US, S Korea to stage joint drill next month

US, S Korea to stage joint drill next month

SEOUL - Agence France-Presse
US, S Korea to stage joint drill next month

An E-2C Hawkeye lands on the US aircraft carrier USS George Washington during joint military drills between the US and S Korea. AFP photo

U.S. and South Korean troops will stage an annual joint exercise next month to improve their combat-readiness, military authorities said yesterday amid high cross-border tensions.

The allies will hold Ulchi Freedom Guardian, which is largely a computer-simulated exercise, on August 20-31, the Combined Forces Command said in a statement.

North Korea has been told of the dates and of the non-provocative nature of the exercise, it said.The drill will involve many of the 28,500 U.S. troops stationed in the South as well as some 3,000 from abroad but there will be no field training, a U.S. military spokesman said.

 Seoul’s defense ministry said each unit involved would test its readiness for contingencies under a war scenario, with command posts linked to each other through computer. The ministry declined to confirm a Yonhap news agency report that 56,000 South Korean troops would be involved. The allies describe their annual exercises as defensive and routine but the North habitually terms them a rehearsal for invasion and launches its own counter-exercises.
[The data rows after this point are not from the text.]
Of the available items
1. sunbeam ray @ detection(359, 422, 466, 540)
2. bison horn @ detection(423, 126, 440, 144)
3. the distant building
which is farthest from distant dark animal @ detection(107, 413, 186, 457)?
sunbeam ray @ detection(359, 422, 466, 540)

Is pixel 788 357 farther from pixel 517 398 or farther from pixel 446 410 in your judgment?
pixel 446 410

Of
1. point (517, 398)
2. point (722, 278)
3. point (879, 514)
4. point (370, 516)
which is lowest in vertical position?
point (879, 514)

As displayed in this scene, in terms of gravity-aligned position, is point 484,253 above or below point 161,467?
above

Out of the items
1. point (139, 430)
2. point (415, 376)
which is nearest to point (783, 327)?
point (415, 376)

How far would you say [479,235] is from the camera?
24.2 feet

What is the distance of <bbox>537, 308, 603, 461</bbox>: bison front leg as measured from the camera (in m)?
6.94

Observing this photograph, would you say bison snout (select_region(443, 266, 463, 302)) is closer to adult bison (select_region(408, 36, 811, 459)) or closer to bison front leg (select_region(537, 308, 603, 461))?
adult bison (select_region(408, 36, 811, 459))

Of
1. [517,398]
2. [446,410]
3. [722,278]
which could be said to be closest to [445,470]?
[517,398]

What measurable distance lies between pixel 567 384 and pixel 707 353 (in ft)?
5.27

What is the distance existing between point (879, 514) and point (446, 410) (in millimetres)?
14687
 In addition to the regular annual exercises, South Korea has staged a series of drills alone or with U.S. troops since it accused the North of torpedoing one of its warships with the loss of 46 lives in March 2010. The North denied the charge but went on to shell a border island in November 2010, killing four South Koreans.
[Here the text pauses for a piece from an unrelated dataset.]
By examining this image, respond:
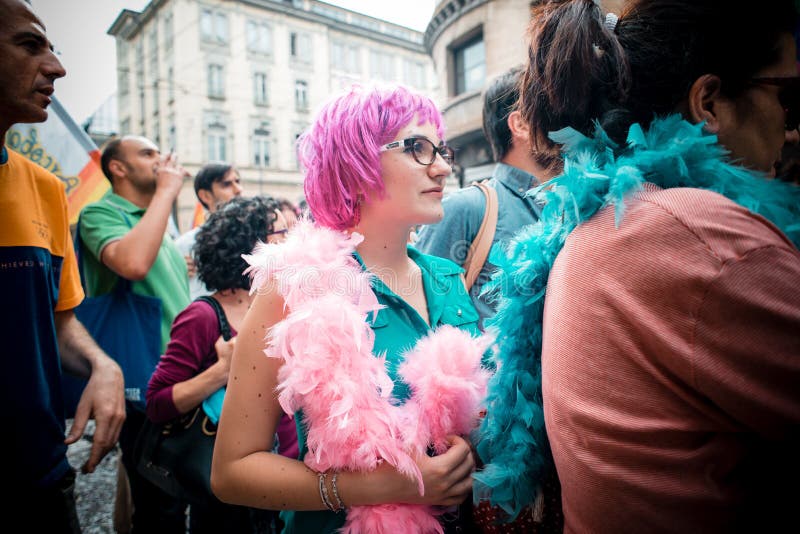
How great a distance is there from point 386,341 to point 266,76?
98.2 feet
Tensions are high after the North’s failed rocket launch in April, seen by the United States and its allies as an attempted ballistic missile test. Pyongyang has also threatened attacks on the South’s government and conservative media for perceived insults to its regime.

In the meantime, more than 100 North Koreans who fled to South Korea have returned home this year amid Pyongyang’s efforts to lure them back for propaganda campaigns against Seoul, a report said yesterday. Since the end of the 1950-53 war about 23,500 North Koreans have arrived in the South, mostly via China, after fleeing hunger or repression in their communist homeland.